When does this happen? Well, one obvious example is when you have a bunch of points in 2D space and you want to figure out which two points are closest to each other. The naive way to do that is to compare each point to every other point, and keep the shortest distance so far across all comparisons.
This is also what the simplest sensible sorting algorithms (like insertion sort) do. They take each element that is not yet sorted, and compare it to every other sorted element to figure out where in the sorted sequence it goes. The "pairwise" interpretation of this is that if you compare each element with every other element, each element will get a unique number of "true" comparisons. The number of "true" comparisons an element gets is its index in the sorted list.
O(n log n)
I've always been surprised at how some comparison-based sorting algorithms – which intuitively should be O(n²) (see above) – can be O(n log n). It's not at all obvious to me. It appears that by using divide-and-conquer strategies, you can take an O(n²) problem and turn it into an O(n log n) problem. The way this works is that you
- Find a way to split the input into halves and then join them together again. These two operations must be O(n) in total. The way merge sort does it is by splitting in O(1) and joining in O(n), the way quick sort does it is by splitting in O(n) and joining in O(1).

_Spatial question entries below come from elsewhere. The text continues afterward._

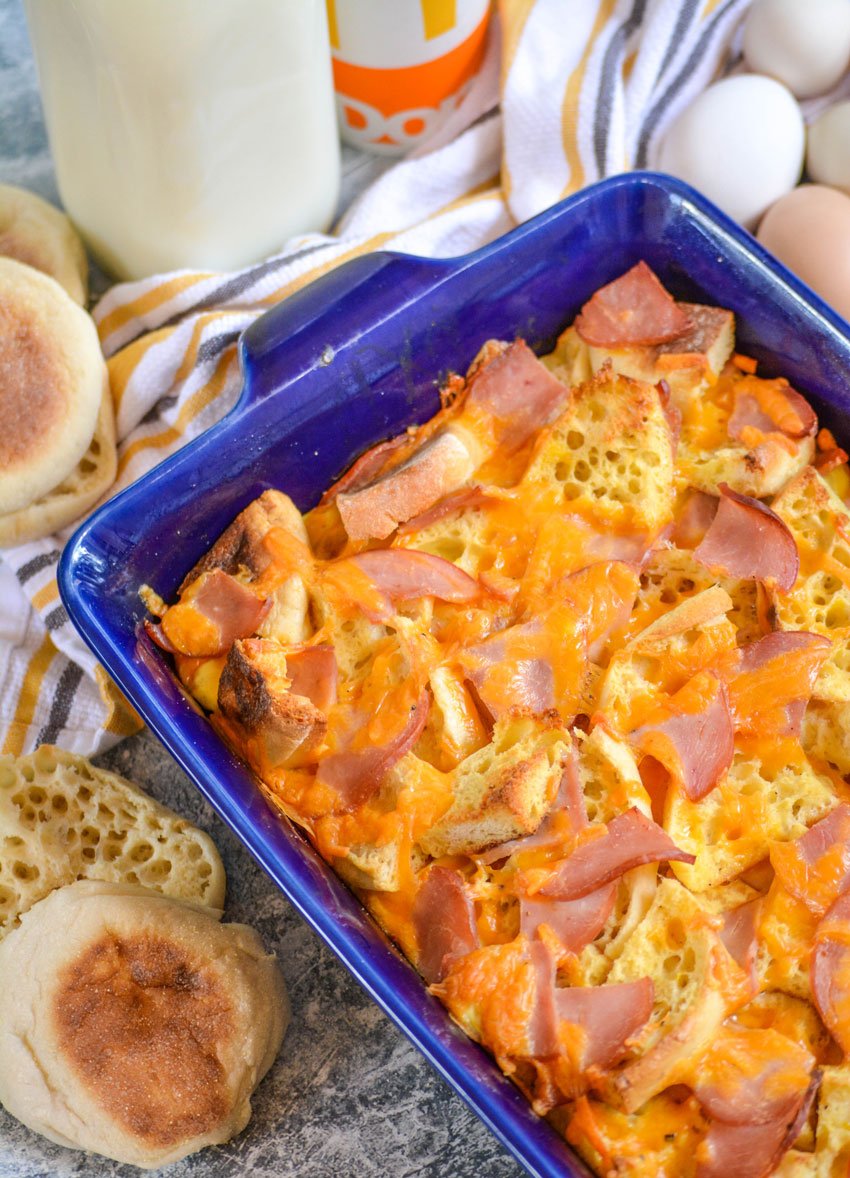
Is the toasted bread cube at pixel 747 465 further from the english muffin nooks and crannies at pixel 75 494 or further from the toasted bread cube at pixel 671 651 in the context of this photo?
the english muffin nooks and crannies at pixel 75 494

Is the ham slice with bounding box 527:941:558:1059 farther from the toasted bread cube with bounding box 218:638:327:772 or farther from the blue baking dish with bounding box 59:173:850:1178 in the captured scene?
the toasted bread cube with bounding box 218:638:327:772

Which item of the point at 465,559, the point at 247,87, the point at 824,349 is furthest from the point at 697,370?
the point at 247,87

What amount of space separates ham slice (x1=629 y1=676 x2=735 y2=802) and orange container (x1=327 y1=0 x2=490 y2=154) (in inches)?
70.1

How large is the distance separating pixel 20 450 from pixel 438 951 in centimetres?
145

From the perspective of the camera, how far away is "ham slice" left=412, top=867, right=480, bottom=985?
218cm

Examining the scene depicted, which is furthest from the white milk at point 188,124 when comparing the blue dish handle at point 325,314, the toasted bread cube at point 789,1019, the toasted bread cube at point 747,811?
the toasted bread cube at point 789,1019

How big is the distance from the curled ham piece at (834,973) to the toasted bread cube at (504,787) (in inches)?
20.4

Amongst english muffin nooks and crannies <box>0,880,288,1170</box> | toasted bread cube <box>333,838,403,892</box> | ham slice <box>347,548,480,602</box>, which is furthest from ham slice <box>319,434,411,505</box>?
english muffin nooks and crannies <box>0,880,288,1170</box>

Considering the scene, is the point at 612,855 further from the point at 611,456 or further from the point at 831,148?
the point at 831,148

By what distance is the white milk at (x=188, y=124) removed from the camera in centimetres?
246

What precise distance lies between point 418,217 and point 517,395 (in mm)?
853

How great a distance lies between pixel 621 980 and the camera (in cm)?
213

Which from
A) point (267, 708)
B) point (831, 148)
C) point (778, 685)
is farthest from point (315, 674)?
point (831, 148)

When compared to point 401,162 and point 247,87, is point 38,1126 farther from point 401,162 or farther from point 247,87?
point 401,162
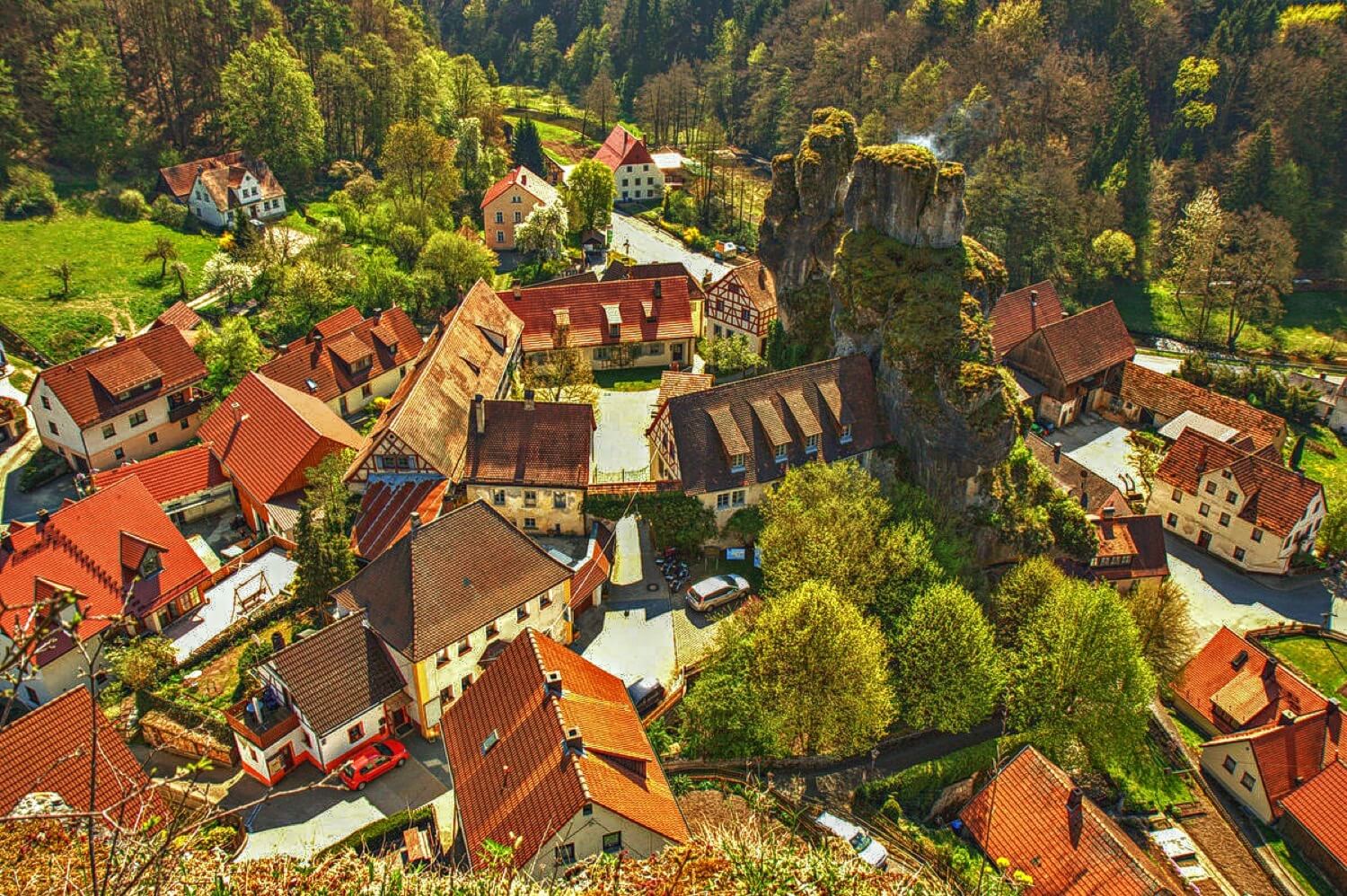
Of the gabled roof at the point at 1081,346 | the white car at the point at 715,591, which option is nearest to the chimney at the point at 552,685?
the white car at the point at 715,591

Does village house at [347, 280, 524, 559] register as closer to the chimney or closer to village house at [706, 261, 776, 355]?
the chimney

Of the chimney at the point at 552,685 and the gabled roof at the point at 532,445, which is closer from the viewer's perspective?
the chimney at the point at 552,685

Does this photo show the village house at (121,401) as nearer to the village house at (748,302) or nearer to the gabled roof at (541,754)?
the gabled roof at (541,754)

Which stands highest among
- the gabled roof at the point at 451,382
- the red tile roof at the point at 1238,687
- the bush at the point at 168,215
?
the gabled roof at the point at 451,382

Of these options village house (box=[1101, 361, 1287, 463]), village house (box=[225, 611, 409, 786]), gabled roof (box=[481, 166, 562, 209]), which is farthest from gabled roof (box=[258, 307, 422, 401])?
village house (box=[1101, 361, 1287, 463])

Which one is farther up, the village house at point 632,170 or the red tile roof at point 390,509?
the red tile roof at point 390,509

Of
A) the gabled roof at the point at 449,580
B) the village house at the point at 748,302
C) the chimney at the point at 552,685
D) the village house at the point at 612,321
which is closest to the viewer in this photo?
the chimney at the point at 552,685

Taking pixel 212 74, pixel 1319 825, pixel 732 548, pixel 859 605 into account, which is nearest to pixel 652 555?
pixel 732 548

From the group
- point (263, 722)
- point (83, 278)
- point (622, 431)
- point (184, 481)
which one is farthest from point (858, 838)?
point (83, 278)
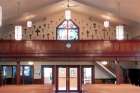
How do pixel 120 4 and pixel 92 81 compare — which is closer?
pixel 120 4

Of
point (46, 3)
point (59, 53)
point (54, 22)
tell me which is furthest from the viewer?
point (54, 22)

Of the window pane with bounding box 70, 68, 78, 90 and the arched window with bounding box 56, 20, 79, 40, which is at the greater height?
the arched window with bounding box 56, 20, 79, 40

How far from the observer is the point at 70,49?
43.2 feet

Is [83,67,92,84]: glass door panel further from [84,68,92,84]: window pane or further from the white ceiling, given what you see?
the white ceiling

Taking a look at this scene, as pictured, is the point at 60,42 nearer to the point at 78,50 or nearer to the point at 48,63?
the point at 78,50

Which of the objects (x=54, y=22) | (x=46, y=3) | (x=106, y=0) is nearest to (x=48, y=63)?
(x=54, y=22)

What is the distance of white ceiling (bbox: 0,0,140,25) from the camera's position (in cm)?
1210

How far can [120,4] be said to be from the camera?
1218cm

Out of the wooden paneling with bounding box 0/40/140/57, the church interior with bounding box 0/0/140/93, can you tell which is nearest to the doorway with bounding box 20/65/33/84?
the church interior with bounding box 0/0/140/93

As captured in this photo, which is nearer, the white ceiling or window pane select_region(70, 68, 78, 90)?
the white ceiling

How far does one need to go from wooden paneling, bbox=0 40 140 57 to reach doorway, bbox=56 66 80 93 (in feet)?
16.3

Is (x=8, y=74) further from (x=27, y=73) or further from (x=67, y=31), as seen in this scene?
(x=67, y=31)

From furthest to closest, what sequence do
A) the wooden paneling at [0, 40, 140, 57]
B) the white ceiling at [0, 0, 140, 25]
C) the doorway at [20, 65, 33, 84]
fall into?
the doorway at [20, 65, 33, 84], the wooden paneling at [0, 40, 140, 57], the white ceiling at [0, 0, 140, 25]

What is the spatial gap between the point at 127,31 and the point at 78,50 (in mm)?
4712
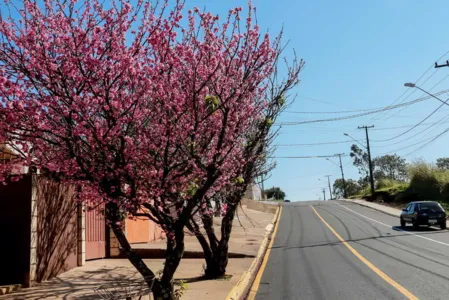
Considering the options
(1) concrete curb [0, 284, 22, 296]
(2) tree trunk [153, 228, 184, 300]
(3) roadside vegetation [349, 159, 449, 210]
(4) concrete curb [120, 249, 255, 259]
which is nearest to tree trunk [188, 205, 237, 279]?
(1) concrete curb [0, 284, 22, 296]

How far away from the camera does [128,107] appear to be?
21.1ft

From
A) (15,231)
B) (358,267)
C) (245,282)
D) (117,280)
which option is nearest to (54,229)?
(15,231)

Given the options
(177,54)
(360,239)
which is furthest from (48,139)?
(360,239)

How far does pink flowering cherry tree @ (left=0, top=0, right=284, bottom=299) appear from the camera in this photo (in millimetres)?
6113

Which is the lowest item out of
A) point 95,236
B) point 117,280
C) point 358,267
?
point 358,267

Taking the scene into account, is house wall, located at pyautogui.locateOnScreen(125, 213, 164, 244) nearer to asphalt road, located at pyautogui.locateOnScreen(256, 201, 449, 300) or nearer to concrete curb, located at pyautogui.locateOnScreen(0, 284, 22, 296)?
asphalt road, located at pyautogui.locateOnScreen(256, 201, 449, 300)

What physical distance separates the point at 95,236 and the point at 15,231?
4.96m

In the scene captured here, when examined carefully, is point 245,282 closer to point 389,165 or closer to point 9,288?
point 9,288

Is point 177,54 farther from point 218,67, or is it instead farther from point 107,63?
point 107,63

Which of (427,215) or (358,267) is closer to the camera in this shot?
(358,267)

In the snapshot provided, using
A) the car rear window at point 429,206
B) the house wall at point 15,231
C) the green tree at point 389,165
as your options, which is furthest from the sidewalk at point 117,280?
the green tree at point 389,165

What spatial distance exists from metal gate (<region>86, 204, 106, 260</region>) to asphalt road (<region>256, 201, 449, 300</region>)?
564 centimetres

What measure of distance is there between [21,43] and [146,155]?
85.7 inches

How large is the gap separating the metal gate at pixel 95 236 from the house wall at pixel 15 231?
12.5 feet
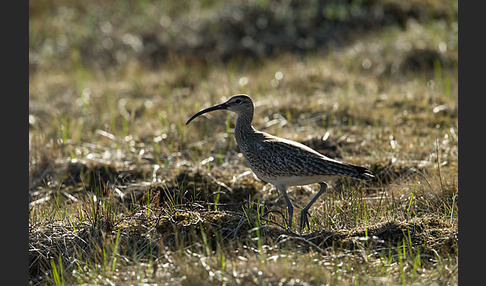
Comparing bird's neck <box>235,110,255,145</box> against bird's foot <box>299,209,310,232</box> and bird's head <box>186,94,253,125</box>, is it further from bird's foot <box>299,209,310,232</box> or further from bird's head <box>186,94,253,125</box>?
bird's foot <box>299,209,310,232</box>

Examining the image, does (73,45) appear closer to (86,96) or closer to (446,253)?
(86,96)

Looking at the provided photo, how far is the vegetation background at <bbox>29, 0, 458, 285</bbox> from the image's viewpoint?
17.2 ft

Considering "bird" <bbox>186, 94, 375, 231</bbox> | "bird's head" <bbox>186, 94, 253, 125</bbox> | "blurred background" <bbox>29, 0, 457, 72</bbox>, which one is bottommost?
"bird" <bbox>186, 94, 375, 231</bbox>

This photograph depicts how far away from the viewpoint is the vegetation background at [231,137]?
524cm

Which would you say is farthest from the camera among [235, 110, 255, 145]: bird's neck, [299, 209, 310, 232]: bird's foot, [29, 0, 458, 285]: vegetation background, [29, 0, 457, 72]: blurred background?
[29, 0, 457, 72]: blurred background

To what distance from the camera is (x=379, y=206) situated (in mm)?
6336

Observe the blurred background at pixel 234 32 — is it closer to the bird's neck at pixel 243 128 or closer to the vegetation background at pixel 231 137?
the vegetation background at pixel 231 137

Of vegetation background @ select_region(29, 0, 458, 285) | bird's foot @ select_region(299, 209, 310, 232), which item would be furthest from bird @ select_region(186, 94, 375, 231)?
vegetation background @ select_region(29, 0, 458, 285)

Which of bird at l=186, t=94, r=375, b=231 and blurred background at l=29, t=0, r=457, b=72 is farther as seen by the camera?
blurred background at l=29, t=0, r=457, b=72

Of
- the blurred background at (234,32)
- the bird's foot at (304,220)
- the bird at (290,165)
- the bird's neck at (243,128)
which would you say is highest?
the blurred background at (234,32)

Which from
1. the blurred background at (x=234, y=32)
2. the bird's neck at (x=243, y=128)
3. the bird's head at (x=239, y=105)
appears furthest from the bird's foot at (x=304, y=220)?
the blurred background at (x=234, y=32)

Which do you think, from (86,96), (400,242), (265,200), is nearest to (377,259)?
(400,242)

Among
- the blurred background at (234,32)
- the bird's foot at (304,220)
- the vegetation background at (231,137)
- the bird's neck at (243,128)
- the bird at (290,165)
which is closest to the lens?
the vegetation background at (231,137)

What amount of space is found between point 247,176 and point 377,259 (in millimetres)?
3051
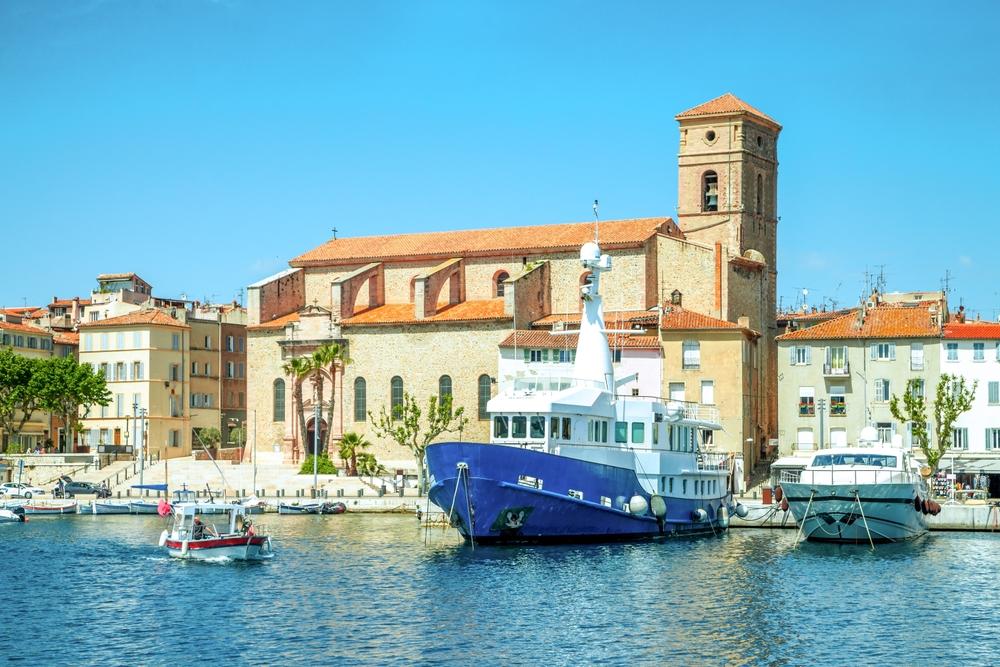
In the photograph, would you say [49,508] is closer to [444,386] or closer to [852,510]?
[444,386]

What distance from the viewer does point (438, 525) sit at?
67.7 meters

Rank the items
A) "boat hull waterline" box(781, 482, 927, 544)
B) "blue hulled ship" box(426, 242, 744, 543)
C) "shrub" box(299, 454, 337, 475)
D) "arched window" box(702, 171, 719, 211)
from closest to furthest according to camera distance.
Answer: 1. "blue hulled ship" box(426, 242, 744, 543)
2. "boat hull waterline" box(781, 482, 927, 544)
3. "shrub" box(299, 454, 337, 475)
4. "arched window" box(702, 171, 719, 211)

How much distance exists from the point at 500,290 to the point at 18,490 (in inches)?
1159

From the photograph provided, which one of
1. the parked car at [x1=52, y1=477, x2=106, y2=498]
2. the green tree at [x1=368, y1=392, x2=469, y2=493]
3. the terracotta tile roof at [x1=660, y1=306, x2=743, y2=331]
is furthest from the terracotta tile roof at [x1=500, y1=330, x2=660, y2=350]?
the parked car at [x1=52, y1=477, x2=106, y2=498]

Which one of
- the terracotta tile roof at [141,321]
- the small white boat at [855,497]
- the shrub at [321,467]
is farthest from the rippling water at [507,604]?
the terracotta tile roof at [141,321]

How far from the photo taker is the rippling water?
118ft

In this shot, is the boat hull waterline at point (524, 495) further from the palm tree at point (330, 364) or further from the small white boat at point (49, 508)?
the palm tree at point (330, 364)

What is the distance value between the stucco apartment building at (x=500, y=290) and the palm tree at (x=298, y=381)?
0.35 m

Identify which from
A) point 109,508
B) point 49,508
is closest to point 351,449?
point 109,508

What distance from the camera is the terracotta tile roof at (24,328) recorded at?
342 feet

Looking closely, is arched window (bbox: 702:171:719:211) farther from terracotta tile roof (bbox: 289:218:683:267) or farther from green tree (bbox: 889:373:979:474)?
green tree (bbox: 889:373:979:474)

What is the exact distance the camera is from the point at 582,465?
54.5m

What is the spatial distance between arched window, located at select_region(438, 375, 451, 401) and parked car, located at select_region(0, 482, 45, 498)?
22.4 m

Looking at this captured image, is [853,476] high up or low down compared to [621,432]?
down
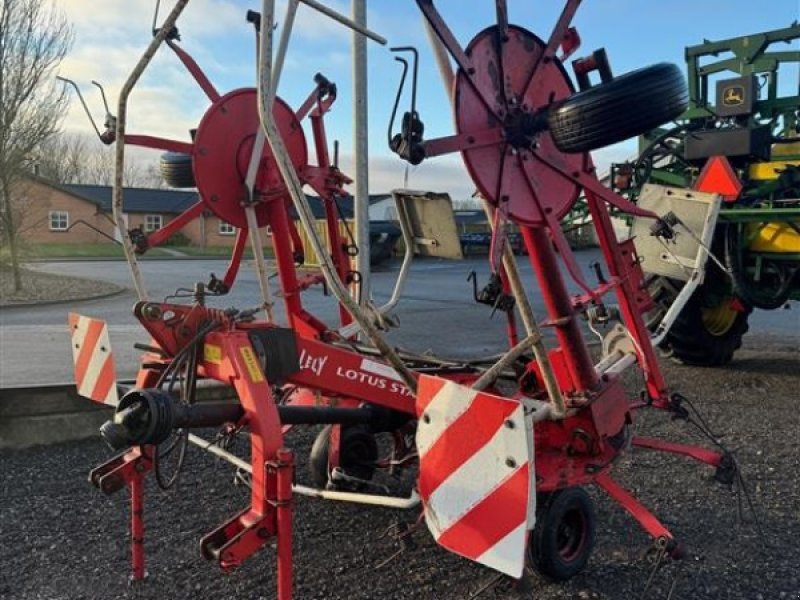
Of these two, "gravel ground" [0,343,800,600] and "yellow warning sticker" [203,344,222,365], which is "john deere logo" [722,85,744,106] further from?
"yellow warning sticker" [203,344,222,365]

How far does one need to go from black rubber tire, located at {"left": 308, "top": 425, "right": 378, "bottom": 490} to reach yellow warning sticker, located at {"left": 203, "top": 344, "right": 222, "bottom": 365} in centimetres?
130

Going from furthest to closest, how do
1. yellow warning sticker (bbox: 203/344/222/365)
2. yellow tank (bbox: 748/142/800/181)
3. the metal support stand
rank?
yellow tank (bbox: 748/142/800/181)
the metal support stand
yellow warning sticker (bbox: 203/344/222/365)

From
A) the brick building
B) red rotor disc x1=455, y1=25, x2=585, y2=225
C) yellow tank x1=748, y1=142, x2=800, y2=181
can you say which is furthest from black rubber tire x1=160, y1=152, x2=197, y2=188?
the brick building

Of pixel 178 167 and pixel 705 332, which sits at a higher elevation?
pixel 178 167

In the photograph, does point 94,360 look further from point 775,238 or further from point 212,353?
point 775,238

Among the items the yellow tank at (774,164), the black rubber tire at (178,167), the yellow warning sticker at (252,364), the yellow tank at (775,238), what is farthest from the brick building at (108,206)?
the yellow warning sticker at (252,364)

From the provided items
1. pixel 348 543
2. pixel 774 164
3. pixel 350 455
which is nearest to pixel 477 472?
pixel 348 543

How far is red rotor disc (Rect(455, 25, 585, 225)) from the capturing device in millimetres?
2873

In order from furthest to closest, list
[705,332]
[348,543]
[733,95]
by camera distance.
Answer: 1. [705,332]
2. [733,95]
3. [348,543]

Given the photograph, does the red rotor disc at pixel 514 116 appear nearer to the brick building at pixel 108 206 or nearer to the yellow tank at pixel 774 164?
the yellow tank at pixel 774 164

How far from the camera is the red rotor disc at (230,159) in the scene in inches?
161

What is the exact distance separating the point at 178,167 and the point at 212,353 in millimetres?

- At the leaves of the binary tree that forms from the above operation, you perform O(1) work. This is often the case, since at the leaves you only have to do whatever real work you need to do on a single element. (In the case of sorting algorithms, sorting a list with only one element is easy: do nothing at all!))
The consequence of the above is that you will have a binary tree where the root node performs O(n) work (splitting and joining into halves.) The two child nodes of the root each do O(n/2) (I'm being a bit handwavy with the notation here) work: each node only needs to split and join half the original input. The four child nodes below those each do O(n/4) work. You see that at each "level of splitting", only O(n) work is performed in total: there are i nodes at this level, and they all perform O(n/i) work.
Now, how many "levels" are there, i.e. how deep is this binary tree? Only O(log n). So there are O(log n) levels and at each level you are doing O(n) work. Multiply and that makes O(n log n).
I suppose, at least from the perspective of sorting algorithms, that there should be some sort of intuitive connection between pairwise comparison and whatever this is – somehow comparing each element only to log n other elements? Something something binary search?
Completely unrelated to all of the above:
When you read the term "dynamic programming", do not read the word "programming" as "writing code", because that's not what it means. Rather, read it as "making a schedule" or "filling a table". The word "program" is used in its broader "table of things" meaning.
I believe knowing that would have made it much easier for me to grok what dynamic programming actually is.